The average litigation finance deal size ticked up to $8 million last year up from $7.8 million in 2023. The average single-matter deal was $6.6 million, while portfolio deals averaged $16.5 million. Portfolios accounted for the majority of deals—67%—holding steady from the previous year.
Patent litigation continued to be the largest category for funded matters, increasing from 19% of all capital commitments to 32%.
“The uptick is driven basically entirely by portfolios,” Charles Agee, CEO of Westfleet, said in an interview. “It’s a very difficult market for single matter patent litigation funding.”
Fortress Investment Group, an investment manager that is a major player in the patent space, committed $2.9 billion to intellectual property as of last year. Hedge fund Davidson Kempner was revealed in court filings as the backer of a patent cases against Audible Inc.

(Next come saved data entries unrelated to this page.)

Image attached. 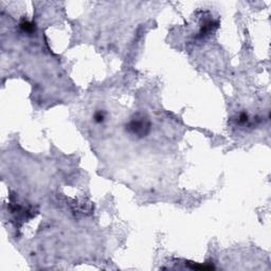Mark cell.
<instances>
[{
	"label": "cell",
	"mask_w": 271,
	"mask_h": 271,
	"mask_svg": "<svg viewBox=\"0 0 271 271\" xmlns=\"http://www.w3.org/2000/svg\"><path fill=\"white\" fill-rule=\"evenodd\" d=\"M128 129L131 134L137 136H145L149 130V123L142 119H134L128 124Z\"/></svg>",
	"instance_id": "6da1fadb"
},
{
	"label": "cell",
	"mask_w": 271,
	"mask_h": 271,
	"mask_svg": "<svg viewBox=\"0 0 271 271\" xmlns=\"http://www.w3.org/2000/svg\"><path fill=\"white\" fill-rule=\"evenodd\" d=\"M20 27H21V29H22L23 31L26 32H32L34 30V25L29 22V21H22V22L20 23Z\"/></svg>",
	"instance_id": "7a4b0ae2"
},
{
	"label": "cell",
	"mask_w": 271,
	"mask_h": 271,
	"mask_svg": "<svg viewBox=\"0 0 271 271\" xmlns=\"http://www.w3.org/2000/svg\"><path fill=\"white\" fill-rule=\"evenodd\" d=\"M248 120H249V117L246 112H242V113L238 116V123H239V124H245V123L248 122Z\"/></svg>",
	"instance_id": "3957f363"
},
{
	"label": "cell",
	"mask_w": 271,
	"mask_h": 271,
	"mask_svg": "<svg viewBox=\"0 0 271 271\" xmlns=\"http://www.w3.org/2000/svg\"><path fill=\"white\" fill-rule=\"evenodd\" d=\"M104 119H105V114H104V112L99 111V112H97V113L94 114V120L97 121V122H103Z\"/></svg>",
	"instance_id": "277c9868"
}]
</instances>
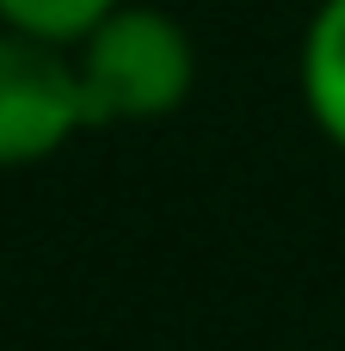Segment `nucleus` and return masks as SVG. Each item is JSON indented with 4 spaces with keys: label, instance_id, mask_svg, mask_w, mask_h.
I'll use <instances>...</instances> for the list:
<instances>
[{
    "label": "nucleus",
    "instance_id": "nucleus-1",
    "mask_svg": "<svg viewBox=\"0 0 345 351\" xmlns=\"http://www.w3.org/2000/svg\"><path fill=\"white\" fill-rule=\"evenodd\" d=\"M93 130L160 123L198 93V37L148 0L111 6L80 43H68Z\"/></svg>",
    "mask_w": 345,
    "mask_h": 351
},
{
    "label": "nucleus",
    "instance_id": "nucleus-2",
    "mask_svg": "<svg viewBox=\"0 0 345 351\" xmlns=\"http://www.w3.org/2000/svg\"><path fill=\"white\" fill-rule=\"evenodd\" d=\"M86 130H93V117L80 99L74 56L62 43L0 25V173L56 160Z\"/></svg>",
    "mask_w": 345,
    "mask_h": 351
},
{
    "label": "nucleus",
    "instance_id": "nucleus-3",
    "mask_svg": "<svg viewBox=\"0 0 345 351\" xmlns=\"http://www.w3.org/2000/svg\"><path fill=\"white\" fill-rule=\"evenodd\" d=\"M296 80H302V105L321 123V136L345 148V0L315 6L302 31V56H296Z\"/></svg>",
    "mask_w": 345,
    "mask_h": 351
},
{
    "label": "nucleus",
    "instance_id": "nucleus-4",
    "mask_svg": "<svg viewBox=\"0 0 345 351\" xmlns=\"http://www.w3.org/2000/svg\"><path fill=\"white\" fill-rule=\"evenodd\" d=\"M111 6H123V0H0V25L68 49V43H80Z\"/></svg>",
    "mask_w": 345,
    "mask_h": 351
}]
</instances>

Westfleet for the first time gathered data on the role of insurance in new funding deals. About 19% of capital commitments were either fully or partially insured, according to the report. Insurers have become a major part of the litigation finance space, with funders using policies to insure principals or as collateral for loans from capital providers.
Big Law continued to utilize litigation finance, accounting for more than a third (37%) of new commitments over the year. Large law firms’ total new commitments were down more than 11% to $850 million in 2024. The majority of those new commitments went to single matters, rather than portfolios.
The report says that industry participants feel that the tight capital conditions will loosen as soon as flows of capital increase.
“When something is down because of tight capital conditions that could be the time to buy,” Agee said.